The Ministry of Justice has confirmed its officials will begin work this year on reviewing part two of the Legal Aid, Sentencing and Punishment of Offenders Act (LASPO), which was implemented in 2013.

Reforms included a ban on referral fees in personal injury cases, the introduction of costs budgeting and, crucially, the abolition of the recoverability of success fees and ATE insurance from losing defendants. 

Lord Justice Jackson

Lord Justice Jackson

Speaking at a Civil Justice Council conference in London today, Sir Rupert Jackson, the former Court of Appeal judge who devised the reforms, said LASPO has ‘substantially’ reduced litigation costs by taking away unnecessary factors pushing them up. 

He said new disclosure rules, when properly applied, have cut down the work and costs of disclosure, while new compliance rules, contained in Civil Procedure Rule 3.9, have reduced the need for adjournments. Jackson, now an arbitrator and adjudicator following his retirement from the bench, also credited standard online directions for providing practical assistance to practitioners and saving time in the run-up to case management hearings. 

Jackson conceded the current situation is not perfect, with costs in many cases still disproportionate and beyond the means of those who wish to bring or defend claims. ‘It was always envisaged that, in due course, some lower value multi-track cases would pass from the costs management regime into a fixed recoverable costs regime,’ he said. ‘We now have sufficient experience to take that forward.’ 

The MoJ’s post-legislative review of part two of LASPO is separate to the review of part one (which dealt with legal aid reforms). The number of personal injury claims fell by 5%, according to the government, in the four years post-LASPO, and the review will ask if numbers of meritorious cases increased or decreased as a result of the reforms. 

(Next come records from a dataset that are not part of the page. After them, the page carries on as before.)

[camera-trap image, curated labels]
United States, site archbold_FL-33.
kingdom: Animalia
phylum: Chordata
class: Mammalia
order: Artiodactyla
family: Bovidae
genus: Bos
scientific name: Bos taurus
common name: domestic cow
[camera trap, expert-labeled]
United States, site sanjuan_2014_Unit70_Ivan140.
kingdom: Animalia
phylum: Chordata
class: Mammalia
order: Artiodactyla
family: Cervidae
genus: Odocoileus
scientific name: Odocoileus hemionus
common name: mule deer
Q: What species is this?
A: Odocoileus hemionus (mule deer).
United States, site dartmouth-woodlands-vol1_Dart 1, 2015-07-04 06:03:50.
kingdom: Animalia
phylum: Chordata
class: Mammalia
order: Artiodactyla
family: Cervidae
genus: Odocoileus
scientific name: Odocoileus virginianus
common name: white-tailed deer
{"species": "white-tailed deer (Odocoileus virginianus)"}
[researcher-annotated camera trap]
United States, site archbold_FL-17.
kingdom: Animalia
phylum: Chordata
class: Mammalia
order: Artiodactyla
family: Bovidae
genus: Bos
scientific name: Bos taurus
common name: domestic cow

It also asks if there are any concerns about qualified one-way costs shifting, introduced after LASPO, and what further amendments may be required. 

The MoJ’s introduction to the review acknowledges criticism of the arrangements for damages-based agreements, which have yet to be taken on by practitioners in any great numbers. The issue of so-called hybrid DBAs, which would allow them to be used alongside private funding arrangements, is once again on the agenda.  Further topics for discussion include Part 36 offers, the referral fee ban and the effect on ATE insurance premiums. 

Stakeholders who want to comment on the impact of the reforms can respond online by 24 August.